Today, we’re going to look at one extreme option.  Obviously, the quickest and harshest solution is to fire one, both or all of the players.  Before giving this option serious consideration you need to look at all the consequences, intended and unintended.  Are you acting out of frustration or in the best interests of your organization?  Can the organization afford to lose one or more of the individuals?  Do you have the personnel in place to immediately take over the duties and responsibilities?  Or will you have to go through the hiring process?  How will that affect productivity?  How will firing these individuals affect the morale of the specific work unit and the overall organization?  What message do you want to send?  What message will be received?  As you contemplate this extreme solution you can’t help thinking that the day can’t get any worse.  Want to bet?

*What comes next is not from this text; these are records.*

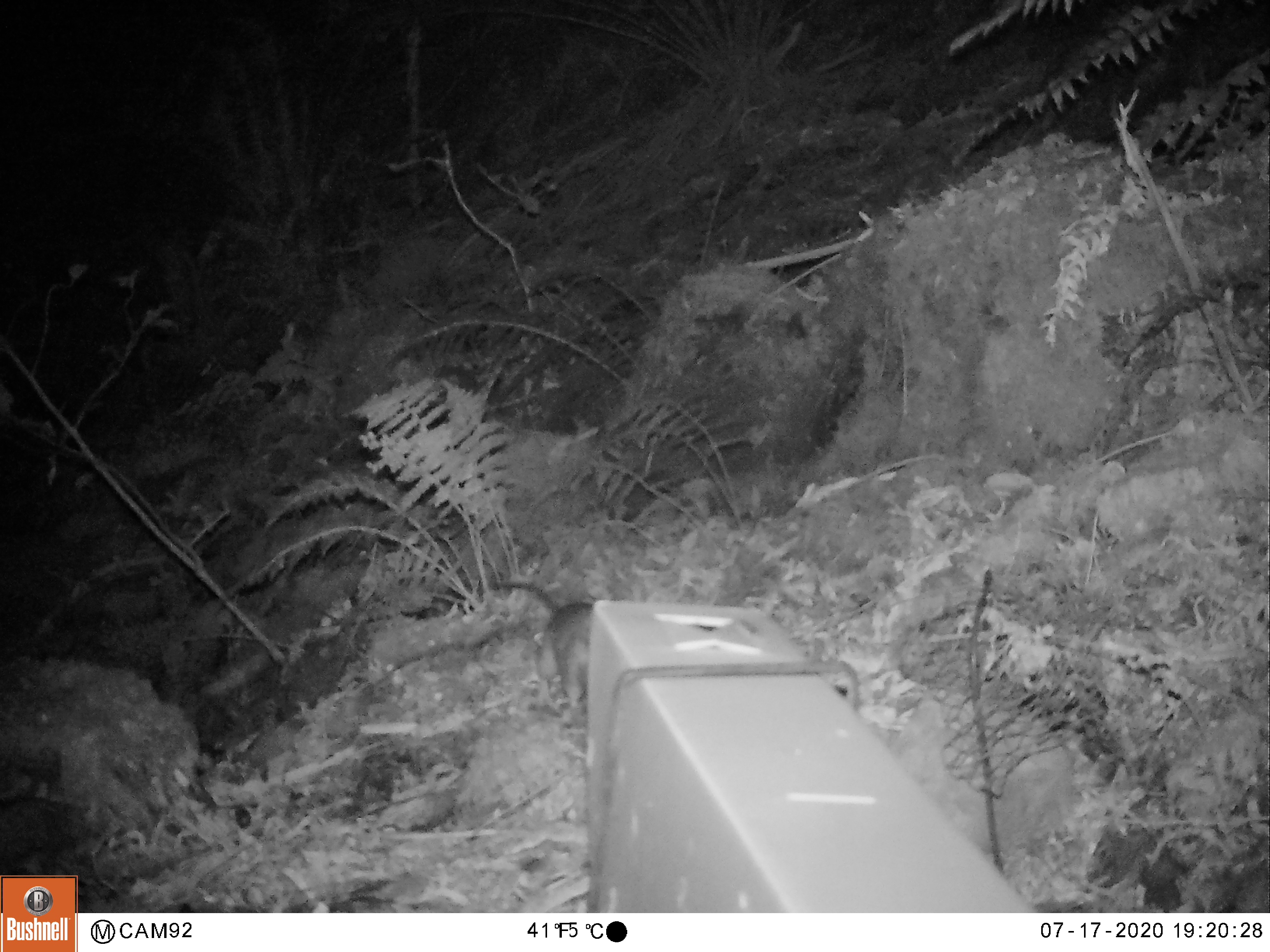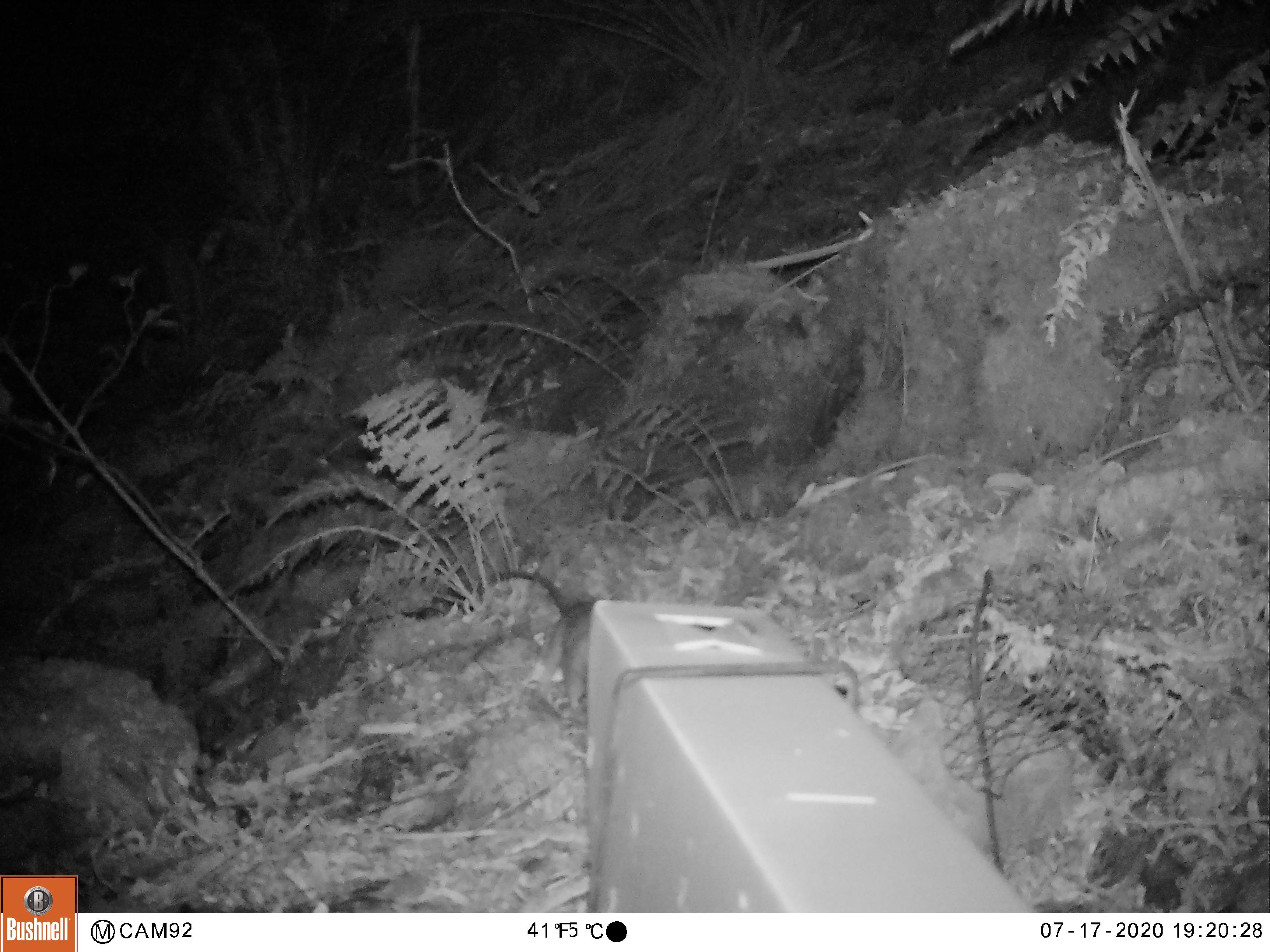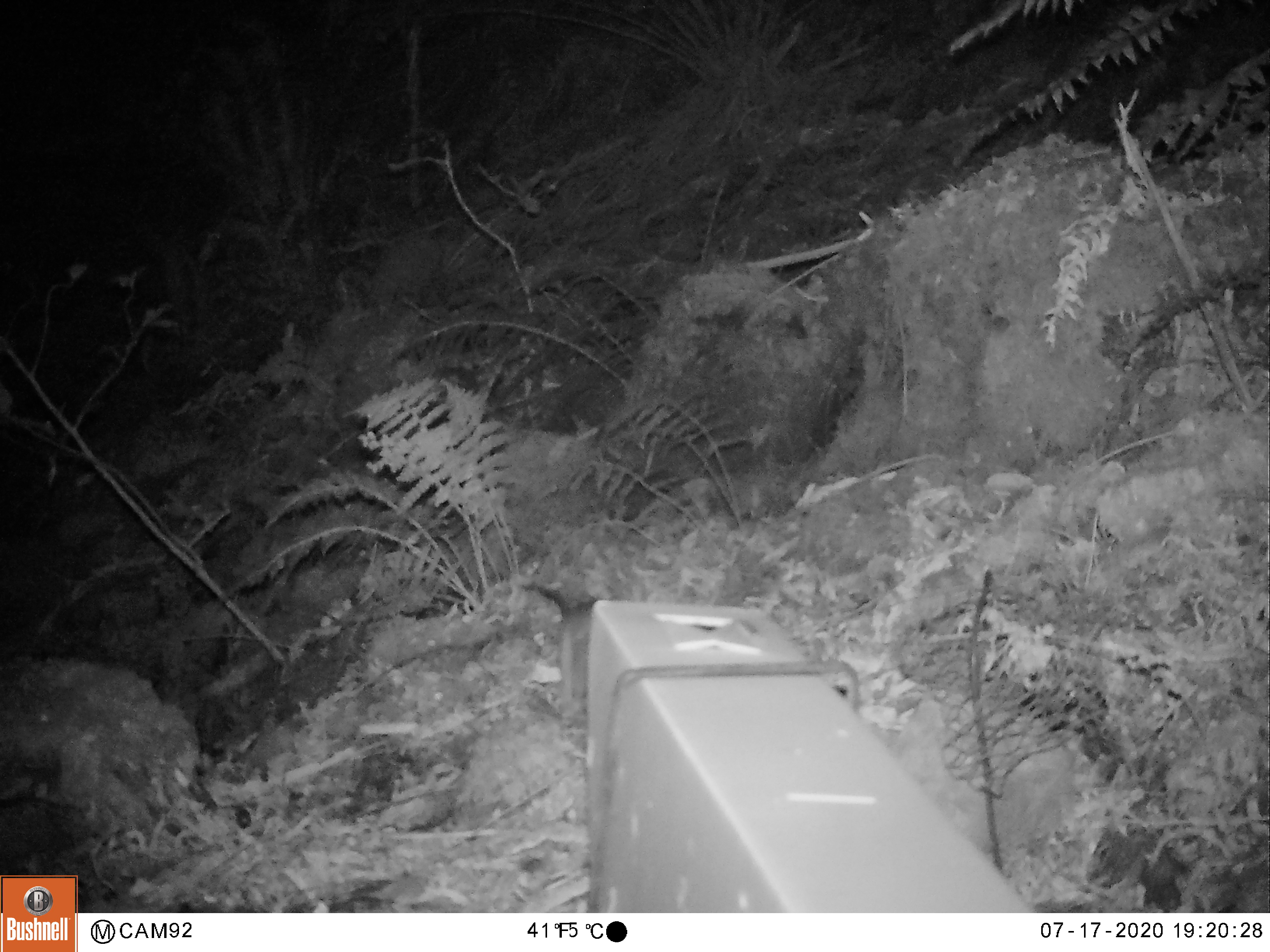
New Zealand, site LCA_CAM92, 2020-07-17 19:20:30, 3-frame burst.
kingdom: Animalia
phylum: Chordata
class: Mammalia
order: Rodentia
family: Muridae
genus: Rattus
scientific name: Rattus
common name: rat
Rat (Rattus).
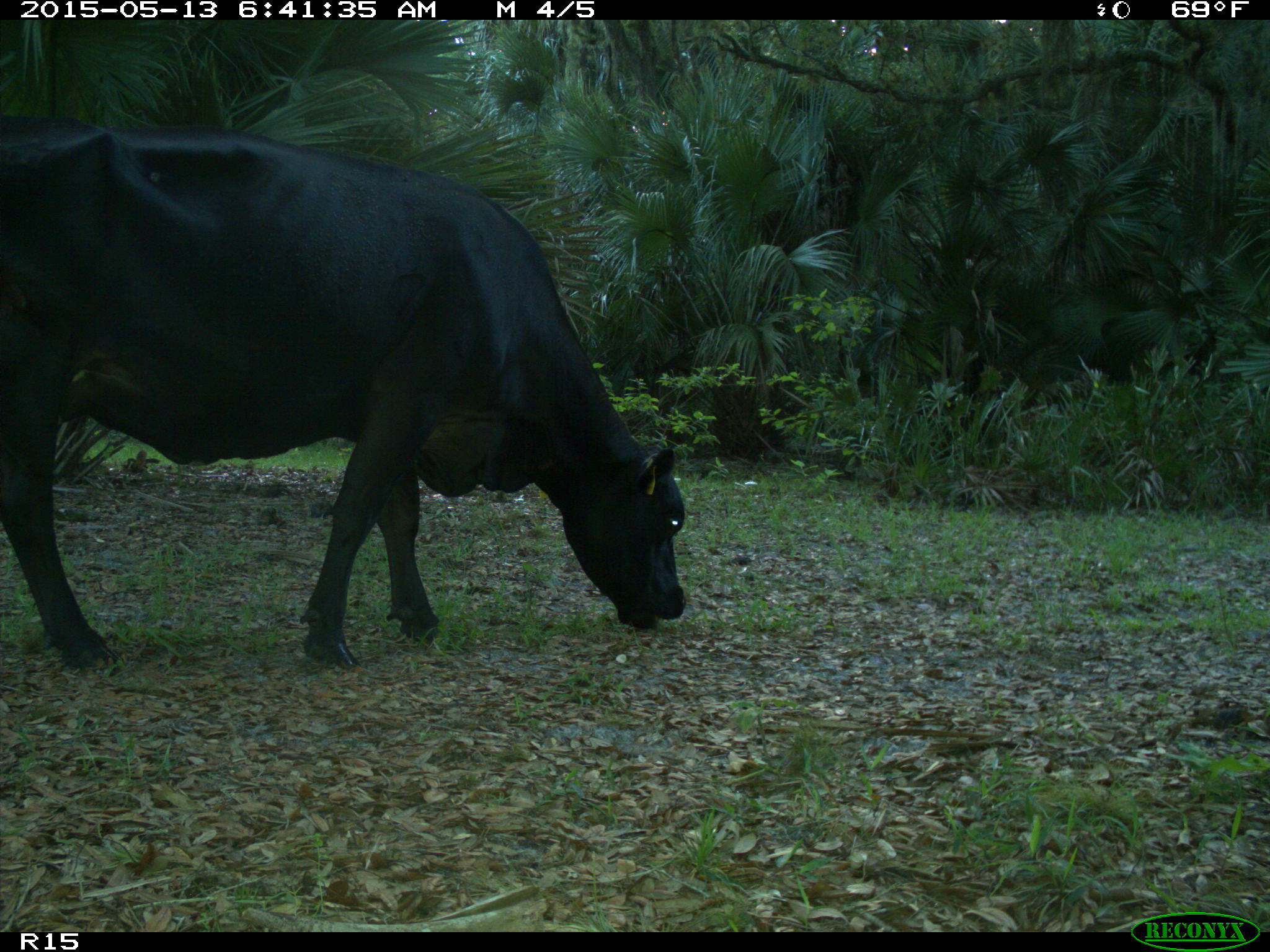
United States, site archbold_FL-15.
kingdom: Animalia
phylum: Chordata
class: Mammalia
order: Artiodactyla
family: Bovidae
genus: Bos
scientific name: Bos taurus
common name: domestic cow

Magic and Problem Solving?

Wouldn’t life be a whole lot simpler if we could snap our fingers, wiggle our nose, or blink our eyes and make all our problems disappear?  Why do the seemingly easy problems always cause the greatest heartburn?  The last question is the easier one to answer.  Whenever human beings are involved problems are almost always going to get complicated.  If there’s a problem with your car, you take it to a qualified mechanic, spend some money and the problem goes away.  Having a problem with your computer at work?  Call in the IT folks and again, the problem disappears.  Having a problem with two employees who can’t or won’t get along?  Why won’t that problem go away?  As a facilitator and problem solver I’d caution you about letting the egos and emotions rule.  When the problem involves humans it becomes crucial that the focus remain on the behavior or the issue – not the individuals.  It’s hard – sometimes seemingly impossible – but the egos have to stay out of the resolution.  That caution also includes you as the leader or manager.  Your ego and emotions need to be checked at the door as well.  If that ground rule isn’t followed the chances of reaching a consensus and resoluion will be greatly diminished.  Keeping your emotions in check can be easier with the help of a professional problem solver.  Save your ego for the verbal beating Aunt Nellie wants to unload on you about last month’s dividend check.

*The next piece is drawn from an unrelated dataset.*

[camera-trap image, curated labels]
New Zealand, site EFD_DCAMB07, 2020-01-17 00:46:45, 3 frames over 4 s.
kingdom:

Performance Appraisals for Difficult Employees – Part I

There may be nothing more a supervisor dreads that having to do a performance appraisal for a difficult employee. You can’t stick your head in the sand, that’s for sure.  But there are some key actions you may consider taking to prepare for the meeting.

The most important thing to remember in dealing with any employee, difficult or not, is that as the supervisor you must focus on the issue or the behavior. Be sure that you’ve taken notes during the review period to recall good job performances and problem issues. If meetings were held to discuss the issues, use your notes to discuss performance issues. Those notes should include the date and time of the meeting, who was present and what was discussed.  If memos were sent to the employee addressing a specific issue, have a copy of those memos available during the review meeting.

Call the meeting for a time that will allow both you and the employee to engage in conversation without distractions. If you can’t get away from the telephone or interruptions in your office, move the meeting to a neutral location such as a conference room. The key here is to insure that both you and the employee can devote full attention to the performance appraisal without having an audience.

Provide a copy of the written performance appraisal to the employee in time to allow the employee to review it before the meeting. Remember when writing the review that your focus must be on specific issues or behaviors. For example, if the employee’s job requires the production of reports within a specific time period, make sure you’ve checked the disclosure rate to determine whether the employee has met the standard. Check the submission dates and times and note the number which were on time and the number which were late.